Special Collection: Tissue Engineering for Pediatric Applications
Severe birth defects occur in approximately 2-3% of live-born infants and are a leading cause of death in the young. Structural malformations can occur in just about any major organ system and often their causes are unknown. The pediatric population presents a unique set of opportunities to the field of tissue engineering and regenerative medicine (TERM). Infants and young children have significantly greater regenerative capacity than adults which could be leveraged in TERM strategies. Children also arguably stand to benefit the most from TERM. While the lack of growth potential and relatively short life span of synthetic materials may be suitable for adults, it is unacceptable for children. Furthermore, given that there is a particular scarcity of pediatric donor organs, the need for living, functional tissue replacements that can grow with the child is quite evident. There is enormous potential for the TERM community to address the needs of the pediatric population.

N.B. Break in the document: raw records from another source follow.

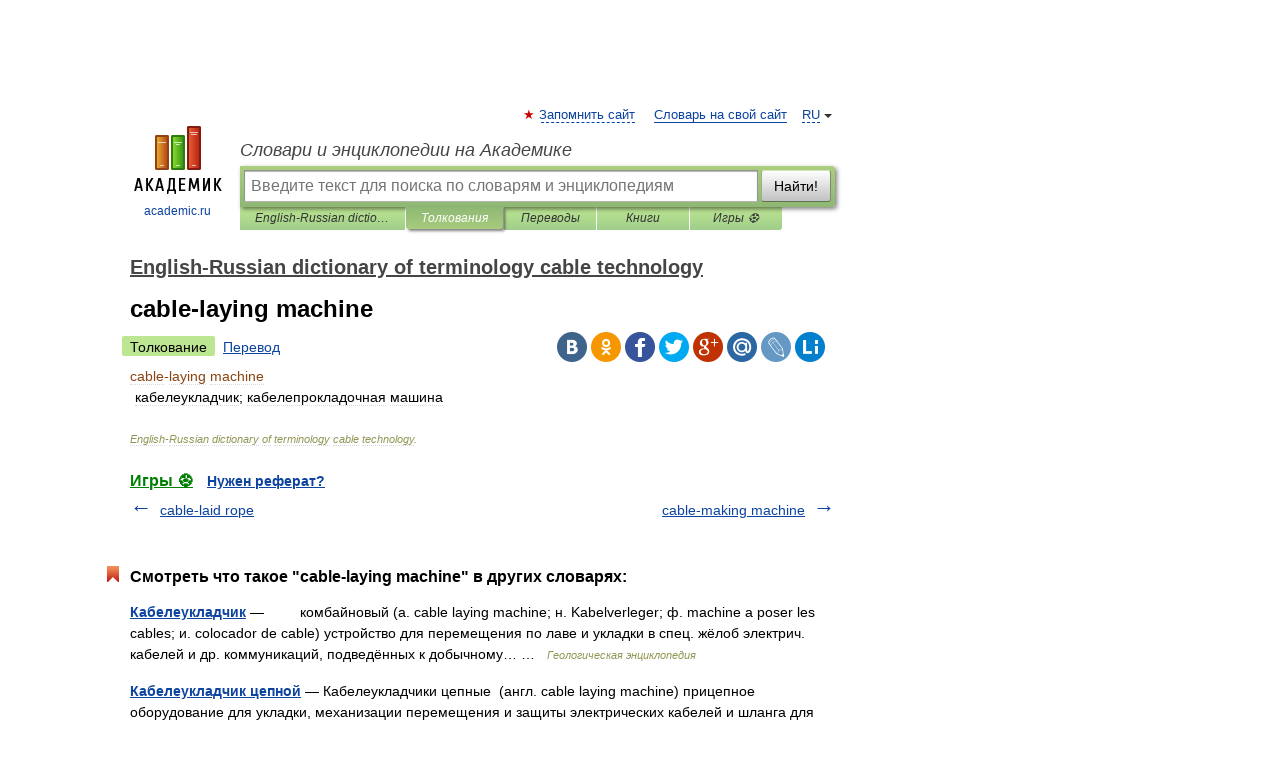

--- FILE ---
content_type: application/javascript; charset=utf-8
request_url: https://fundingchoicesmessages.google.com/f/AGSKWxXR9rxKbtq3Ue_iH6SZB6Rdpu9zh0oLRdyMoY4fu0kdelGovvvjoMeDGEpdB8J4-5ZYlVe-m4xEgOO8kkZE_Gj03bEmihcwTmWziekA37FoU9Y7GtnT7m9UUGrMxFTLiVlaw8XoZWA9y1aPY1vWD-Z6smgcdam77gBvag3NclRqDtjWgVjEgjnFC703/_/ad_server./head486x60..be/ads//doubleclick.php_ad_choices.
body_size: -1290
content:
window['56eff8ac-0554-4e01-9c51-c8e2e1f04423'] = true;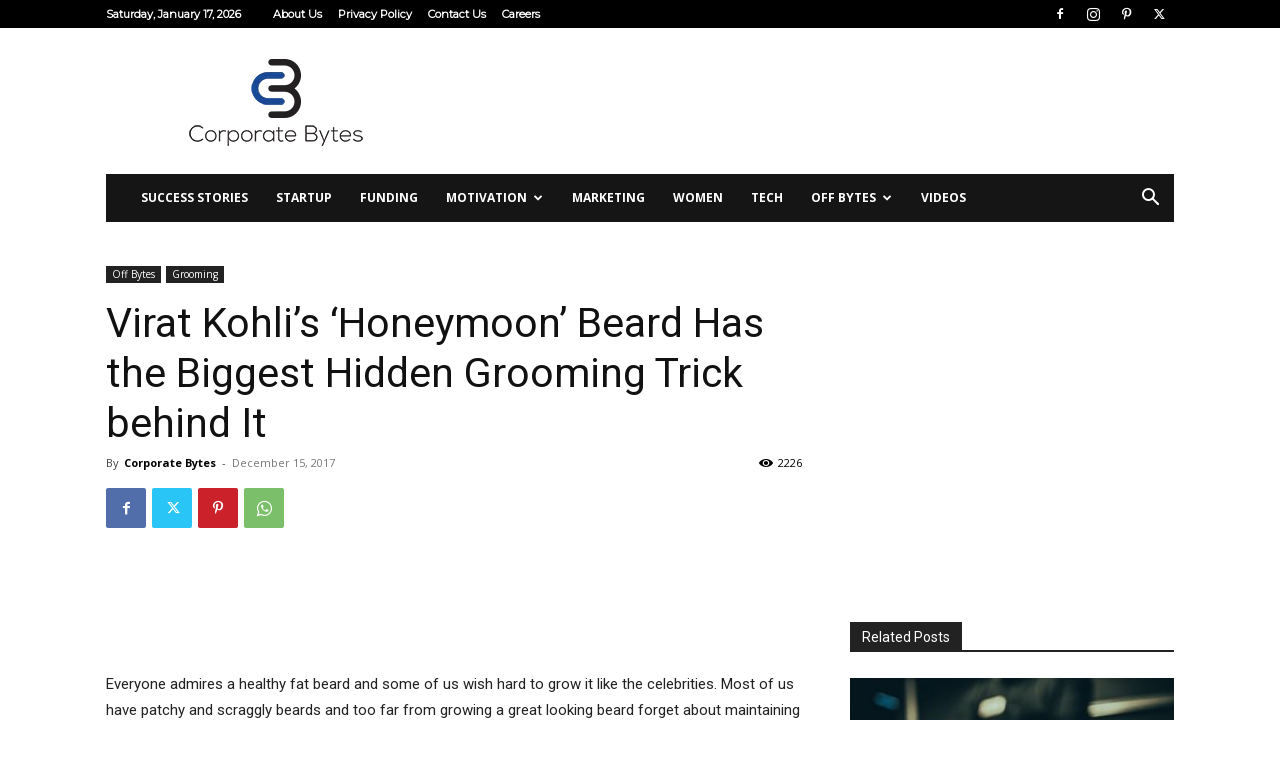

--- FILE ---
content_type: text/html; charset=UTF-8
request_url: https://corporatebytes.in/wp-admin/admin-ajax.php?td_theme_name=Newspaper&v=12.7.3
body_size: -501
content:
{"11229":2226}

--- FILE ---
content_type: text/html; charset=utf-8
request_url: https://www.google.com/recaptcha/api2/aframe
body_size: 269
content:
<!DOCTYPE HTML><html><head><meta http-equiv="content-type" content="text/html; charset=UTF-8"></head><body><script nonce="aZK_HAM2DU_YjcrwlV7zkg">/** Anti-fraud and anti-abuse applications only. See google.com/recaptcha */ try{var clients={'sodar':'https://pagead2.googlesyndication.com/pagead/sodar?'};window.addEventListener("message",function(a){try{if(a.source===window.parent){var b=JSON.parse(a.data);var c=clients[b['id']];if(c){var d=document.createElement('img');d.src=c+b['params']+'&rc='+(localStorage.getItem("rc::a")?sessionStorage.getItem("rc::b"):"");window.document.body.appendChild(d);sessionStorage.setItem("rc::e",parseInt(sessionStorage.getItem("rc::e")||0)+1);localStorage.setItem("rc::h",'1768667898342');}}}catch(b){}});window.parent.postMessage("_grecaptcha_ready", "*");}catch(b){}</script></body></html>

This special collection gives a glimpse of the vast array of challenges and opportunities in pediatric TERM. The methods paper by Jiang et al. presents an interesting concept of “perinatal tissue engineering” by deriving induced pluripotent stem cells from the placental chorion, a tissue which is genetically identical to the baby and usually discarded at birth. Benavides et al. show that amniotic fluid derived stem cells, which can be harvested before birth, are capable of generating blood vessel-like networks. In addition, Duan et al. emphasizes the need to consider appropriate cell sources either for implantation or comparison, as pediatric and adult cells can behave quite differently. The papers by Caballero et al., Gutierrez et al., Shakir et al., Santa Maria et al., and Ott et al. highlight the importance of using young animal models to test pediatric TERM strategies. In order for TERM to see widespread clinical translation, it must be cost effective. To this end, work from the labs of Toshiharu Shinoka and Christopher Breuer, who have made some of the most significant advances in pediatric TERM, present a “closed system” approach for engineered vascular grafts as an alternative to the “open” clean room (Kurobe et al.).
Target applications represented in this collection are equally varied, although far from exhaustive. Craniofacial defects present at birth or due to trauma result in significant morbidity in children and are addressed by the work of Caballero et al. and Shakir et al. Heart valves are one of the most desperately needed engineered tissues for children born with congenital heart defects; some interesting findings in cell-based and decellularized scaffold-based approaches are presented by Duan et al. and Gutierrez et al., respectively. Santa Maria et al. show promising results from a growth factor-loaded hydrogel for non-surgical repair of chronic perforation of the tympanic membrane, a major cause of hearing loss in children in developing countries. Finally, Ott et al. demonstrate a functional tissue engineered solution for tracheal stenosis, a life-threatening condition that can be congenital or acquired in children. Many of these challenges, opportunities, and applications could also be extended more broadly to adult disease.
The recent advances in pediatric TERM that have been collected in this special issue are exciting. Nevertheless, there are several major hurdles to success which need to be addressed in future work. Some birth defects are due to genetic mutations that result in impaired cell and tissue function. Gene editing or other creative approaches to overcome inherent defects will likely need to be combined with TERM for autologous cell-based repair and regeneration for these patients. Children with severe structural defects require surgical reconstruction of large portions of tissue or even whole organ transplant. The generation of thick, vascularized grafts that recapitulate the complex structure and function of native tissue remains a major challenge to the field of tissue engineering. Finally, it must be noted that the physiology and pathology of diseases in children is often much different than adults. Therapies that have been developed for adults often fail or cannot be readily adapted to children. Therefore, demonstration of safety is also paramount for pediatric TERM applications, as it is often unknown how children will respond to certain therapies or what the appropriate dose should be. The development of appropriate animal models for pediatric defects and diseases will be necessary for the pre-clinical testing and eventual clinical translation of promising TERM strategies that will improve the survival and quality of life of many children.